Zero hours proposals do not go far enough

Zero hours proposals won't deter unscrupulous employers

A proposed government ban on exclusivity clauses in zero hours contracts will fail to deal with the widespread abuse of these and similar contracts.

Business secretary Vince Cable said he would ban clauses in zero hours contracts that prevent workers from accepting shifts with more than one employer.

Prospect legal officer Linda Sohawon said: “The business secretary’s announcement is welcome, but it does not go far enough.

“We also need action to ensure workers have employment protections such as sick pay, holiday pay and redundancy rights. Experience shows that bad employers are adept at getting around laws which protect workers’ rights.

Code of practice

“The government’s proposal to consult further on rogue employers who offer one hour, fixed-term contracts to evade exclusivity is welcome.

“The proposal to work with business representatives and unions on a code of practice on the fair use of zero hours contracts is also encouraging.

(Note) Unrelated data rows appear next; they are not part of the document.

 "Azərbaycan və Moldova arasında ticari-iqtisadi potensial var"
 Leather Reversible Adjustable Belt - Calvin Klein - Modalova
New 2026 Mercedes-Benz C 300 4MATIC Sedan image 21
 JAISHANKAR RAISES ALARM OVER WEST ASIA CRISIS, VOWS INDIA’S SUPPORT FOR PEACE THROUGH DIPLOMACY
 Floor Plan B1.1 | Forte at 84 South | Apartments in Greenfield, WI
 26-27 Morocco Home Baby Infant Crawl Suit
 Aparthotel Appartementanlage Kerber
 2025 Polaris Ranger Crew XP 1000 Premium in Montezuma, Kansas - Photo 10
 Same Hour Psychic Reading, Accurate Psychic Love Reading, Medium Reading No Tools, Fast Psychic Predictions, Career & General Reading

"But a code of practice does not have the statutory force of legislation and we are sceptical that a code would deter employers who currently abuse these contracts.”

The Labour party is proposing to ensure that people who have worked continuously on such a contract for 12 months are given permanent contracts and paid if their shifts are cancelled at short notice.

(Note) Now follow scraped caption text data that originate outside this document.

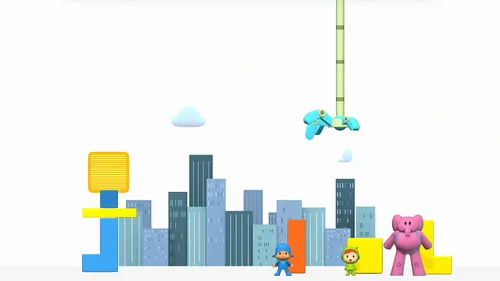 Vista 2 de POCOYO PARTY (PS4)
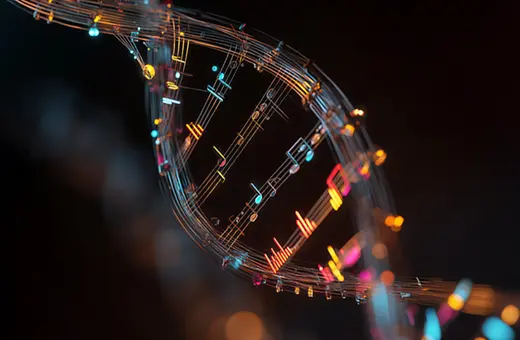 NEW musicians not machines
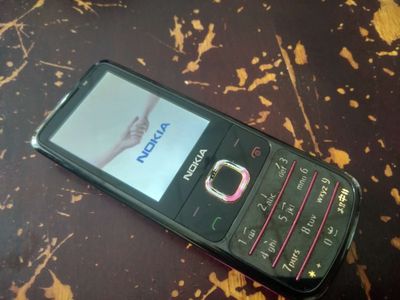 Nokia 6700 zin trùng imei màu hồng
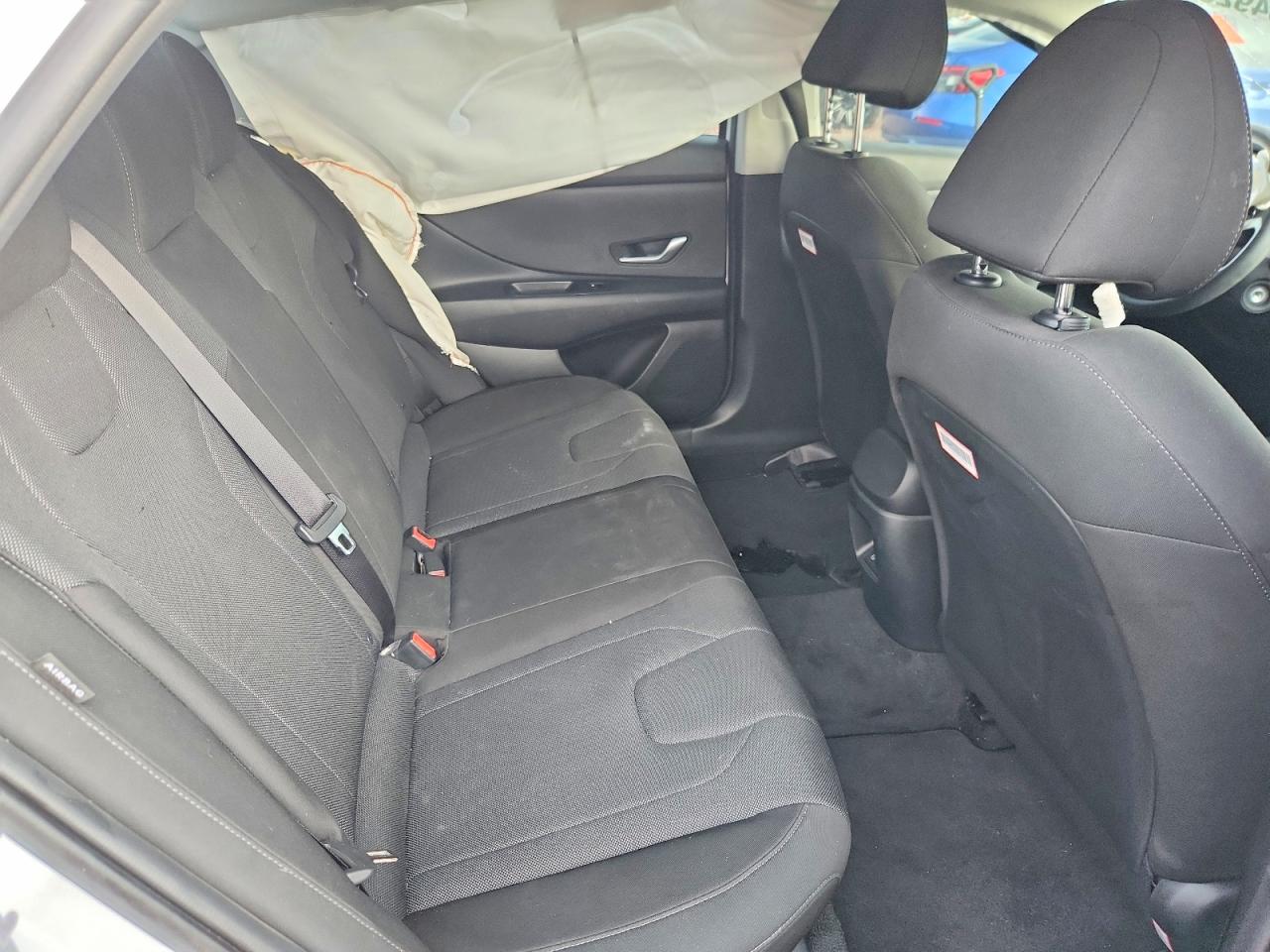2025 HYUNDAI ELANTRA SE photo 10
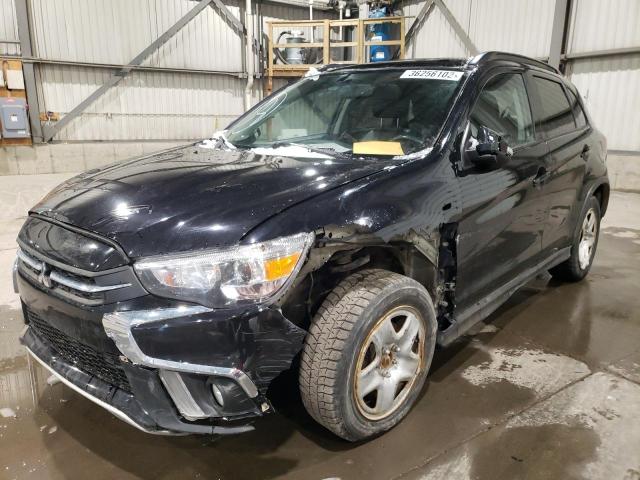 2018 MITSUBISHI RVR SE LIM JA4AJ4AW9JZ610272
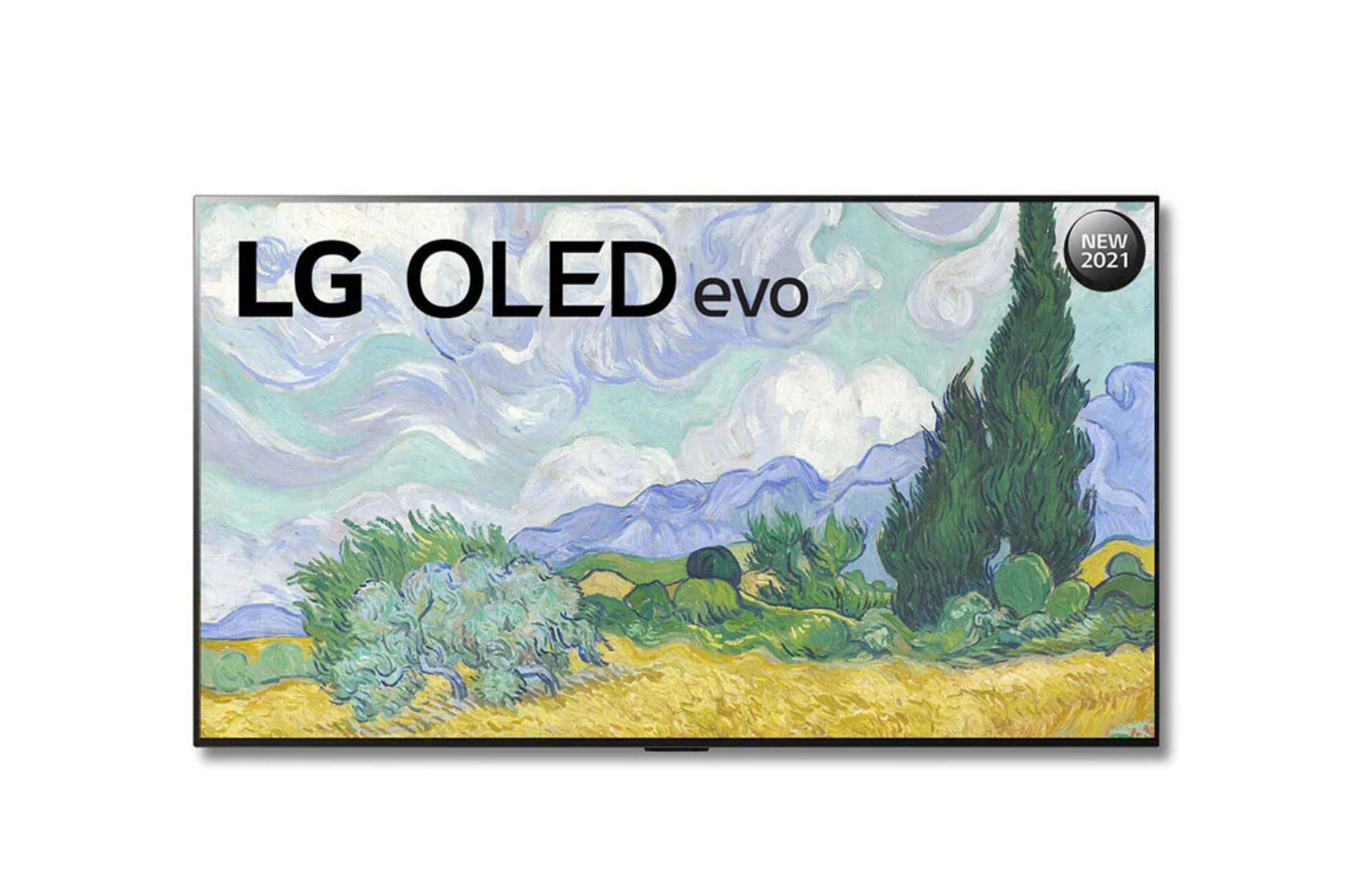 LG OLED55G16LA 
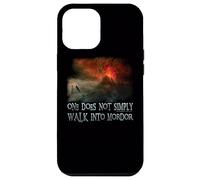 Carcasa para iPhone 12 Pro MAX The Lord of The Rings Walk in Mordor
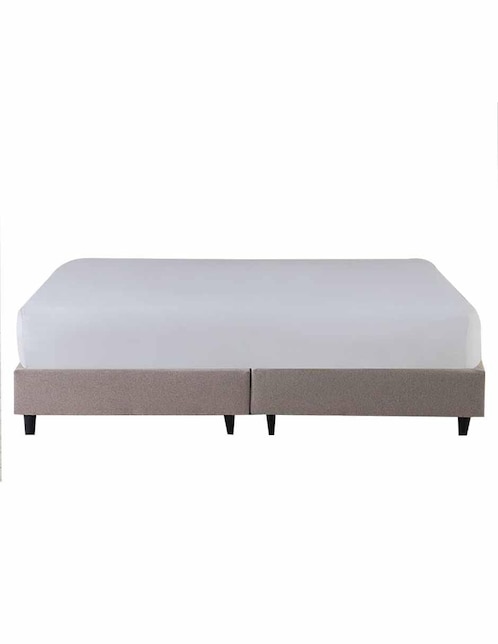 Base para cama Valeria de madera King Size Base para cama Valeria de madera King Size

While welcoming this, Sohawon warned that employers would find ways of ending the contract early to prevent workers reaching the 12 months threshold.

“Reps and members should be on the look-out for colleagues on atypical contracts who may be entitled to employee status. Prospect has a questionnaire that will help them establish whether a contract meets the threshold of an employment contract,” she added.

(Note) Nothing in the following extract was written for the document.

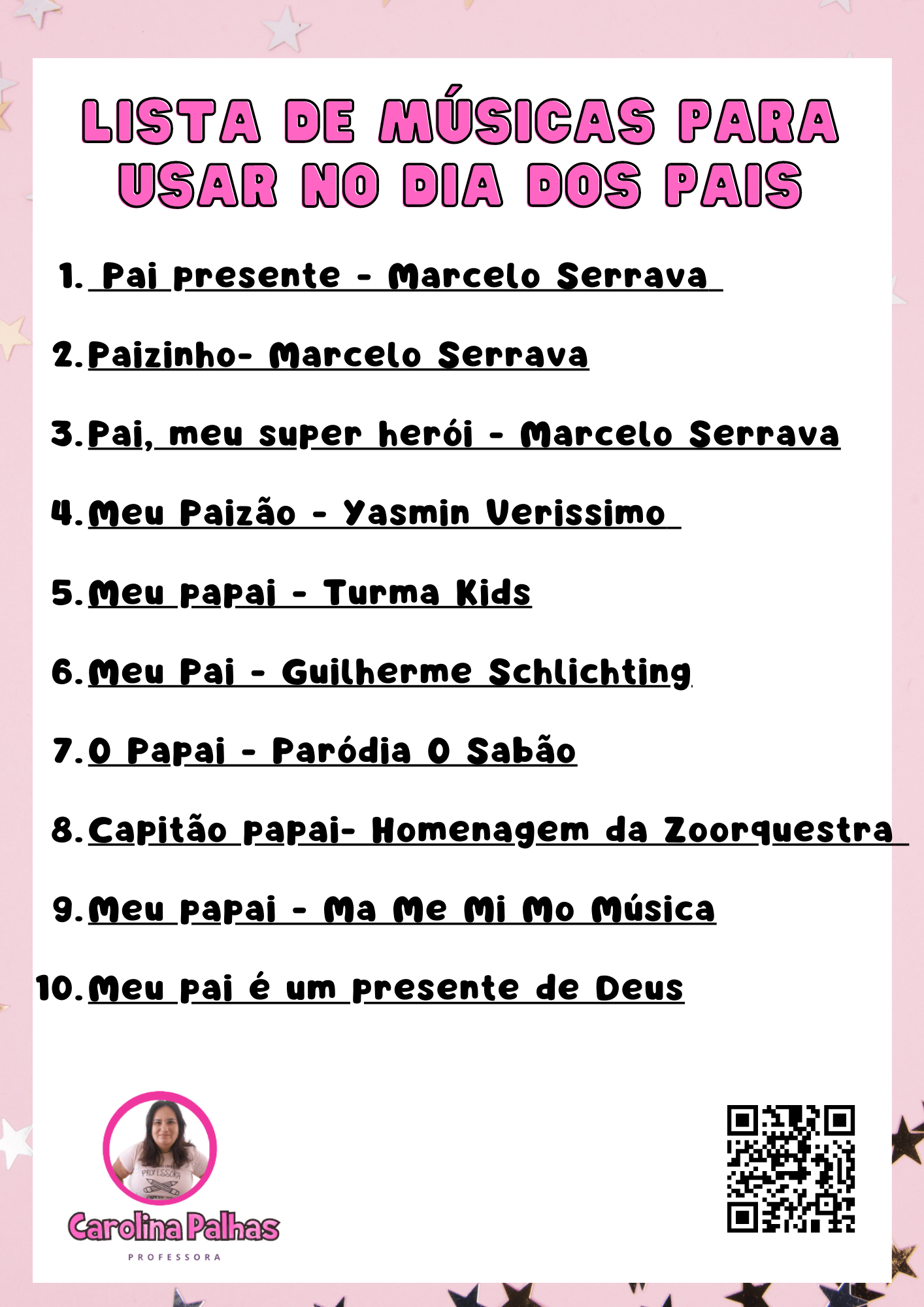 músicas para dia dos pais emocionantes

Prospect’s submission to the government’s review of zero hours contracts said they are in widespread use in sectors and types of employment where workers should be on permanent contracts with full employment protection. 

Conference debate on zero hours contracts

At the union’s biennial conference in May 2014, delegates condemned the widespread usage of zero hours contracts, particularly for very young and older workers, trapping them on low pay and with minimum statutory protections. 

Although delegates acknowledged that such contracts can be useful in some areas, they should provide minimum rights to notice. 

“Prospect will continue to bring cases to employment tribunals to establish rights for these workers.

“We will also continue to press employers to give workers on atypical contracts the right to be employed on a permanent or fixed-term contract, but with the full employment protection.”